Manage Costs, Increase Profitability – PBS™ Manufacturing
Hello again,
The following is part one of a 4-part series about increasing profitability with job costing. We hope you find it useful.
PBS™ Manufacturing software for small businesses and mid-sized companies may be able to help you improve your profits by managing your costs.
The big question is how does a company determine profitability? Many companies use their general ledger monthly, quarterly or at year-end to determine their overall profitability.
This process allows companies to assess overall profitability, but businesses need to see information much earlier in the process in order to calculate actual profit margins effectively.
A company doesn’t have to know margins on every order, although that’s not a bad thing to know. However, many companies don’t really have any understanding of what they’re real costs are on their products because they’re waiting for the financial statements to come out.
Designed for Manufacturing
PBS Manufacturing software for small businesses calculates costing within the application after the product has been properly defined in the system. This allows a company to better predict profitability on each product they sell prior to ever selling them.
As an example of how costs are broken down, it’s important to understand why the PBS Manufacturing Inventory Management module differs from another inventory system not designed for a manufacturing company. Many are specifically designed for distributors and don’t provide the same level of visibility.
The distribution module can allow you to define a cost, but it’s a singular cost, manually calculated and entered, which is fine for a distribution operation.
However, for a manufacturing company the picture is a little more complex. PBS Manufacturing software for small businesses can help.
In the PBS Manufacturing inventory module’s item master, there’s a breakdown of material costs, outside costs if any, costs for labor and burden cost (overhead). Material costs incurred on purchase goods is calculated in the Bill of Materials.
Cost Rollup
Adding all of these values results in a total cost and provides a bigger cost picture: Total material costs coming from the cost of the purchase goods will be added to outside costs, labor and burden for a total unit cost.

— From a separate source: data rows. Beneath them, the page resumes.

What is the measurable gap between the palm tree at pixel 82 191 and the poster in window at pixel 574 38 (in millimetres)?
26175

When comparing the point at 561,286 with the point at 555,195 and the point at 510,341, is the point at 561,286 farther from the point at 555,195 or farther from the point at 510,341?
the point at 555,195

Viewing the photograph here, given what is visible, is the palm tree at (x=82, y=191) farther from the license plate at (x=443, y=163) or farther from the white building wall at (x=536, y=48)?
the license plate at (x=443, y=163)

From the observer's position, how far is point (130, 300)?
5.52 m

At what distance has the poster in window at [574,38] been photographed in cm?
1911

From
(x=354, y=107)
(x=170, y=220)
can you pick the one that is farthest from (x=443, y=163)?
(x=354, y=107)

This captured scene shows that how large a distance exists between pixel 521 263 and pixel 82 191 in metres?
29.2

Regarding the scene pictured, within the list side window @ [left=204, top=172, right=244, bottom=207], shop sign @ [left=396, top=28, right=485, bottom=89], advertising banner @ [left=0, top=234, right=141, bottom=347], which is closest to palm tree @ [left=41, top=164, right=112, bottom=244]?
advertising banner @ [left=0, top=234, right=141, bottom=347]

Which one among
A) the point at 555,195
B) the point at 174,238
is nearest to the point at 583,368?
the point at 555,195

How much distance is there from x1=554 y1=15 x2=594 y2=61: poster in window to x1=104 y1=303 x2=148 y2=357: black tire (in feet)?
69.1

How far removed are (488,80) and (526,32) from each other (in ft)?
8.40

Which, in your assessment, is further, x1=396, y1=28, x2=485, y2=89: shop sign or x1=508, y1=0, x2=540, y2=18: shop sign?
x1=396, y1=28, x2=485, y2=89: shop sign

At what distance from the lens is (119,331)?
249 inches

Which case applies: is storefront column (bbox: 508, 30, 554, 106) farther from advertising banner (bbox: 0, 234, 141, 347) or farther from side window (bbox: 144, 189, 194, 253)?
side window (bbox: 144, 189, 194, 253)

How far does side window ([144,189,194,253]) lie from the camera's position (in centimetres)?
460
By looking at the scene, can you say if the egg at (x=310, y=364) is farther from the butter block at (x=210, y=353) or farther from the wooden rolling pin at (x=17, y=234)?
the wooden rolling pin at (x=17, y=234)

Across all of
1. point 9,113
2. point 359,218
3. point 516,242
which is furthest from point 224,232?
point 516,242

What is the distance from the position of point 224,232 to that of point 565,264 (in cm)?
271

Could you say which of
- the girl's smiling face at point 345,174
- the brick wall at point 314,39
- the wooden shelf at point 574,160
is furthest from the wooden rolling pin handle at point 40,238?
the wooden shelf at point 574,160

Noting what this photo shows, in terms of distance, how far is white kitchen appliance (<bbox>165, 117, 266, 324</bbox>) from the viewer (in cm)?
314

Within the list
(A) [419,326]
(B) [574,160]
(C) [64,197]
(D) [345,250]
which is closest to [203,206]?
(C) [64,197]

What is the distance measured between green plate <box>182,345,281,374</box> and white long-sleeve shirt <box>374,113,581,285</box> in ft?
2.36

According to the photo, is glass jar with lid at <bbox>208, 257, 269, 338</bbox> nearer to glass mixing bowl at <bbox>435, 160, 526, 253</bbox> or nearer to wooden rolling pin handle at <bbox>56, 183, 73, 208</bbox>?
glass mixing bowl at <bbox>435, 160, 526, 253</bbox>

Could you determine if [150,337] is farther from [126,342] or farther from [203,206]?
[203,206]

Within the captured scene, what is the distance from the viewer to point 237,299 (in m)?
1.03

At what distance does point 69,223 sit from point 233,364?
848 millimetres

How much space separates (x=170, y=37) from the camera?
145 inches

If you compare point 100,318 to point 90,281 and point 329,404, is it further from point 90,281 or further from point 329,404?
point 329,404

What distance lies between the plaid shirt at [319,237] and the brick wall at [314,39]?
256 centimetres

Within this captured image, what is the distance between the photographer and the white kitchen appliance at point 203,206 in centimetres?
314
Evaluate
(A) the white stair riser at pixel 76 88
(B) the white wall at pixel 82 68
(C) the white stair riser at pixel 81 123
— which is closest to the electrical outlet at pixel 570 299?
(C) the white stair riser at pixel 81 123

This is achieved by defining a bill of material containing all purchased and manufactured items, as well as defining labor steps against work centers (costing/scheduling centers) and using simple cost roll-up tools to compute overall costs for any given product.
This is a much cleaner picture – the cost of materials has been rolled up with labor and burden.
A business owner can then analyze why a product is costing more than expected. The bulk of the cost might be picked up as raw materials, and the bill of material can be examined to analyze where to shave the material cost.
Otherwise, the routing (labor steps) can be reviewed to ensure that the estimated times to complete a production step are indeed accurate.
PBS manufacturing software for small businesses provides a higher level of information to review product costing, in order to determine which products are making money and which products aren’t.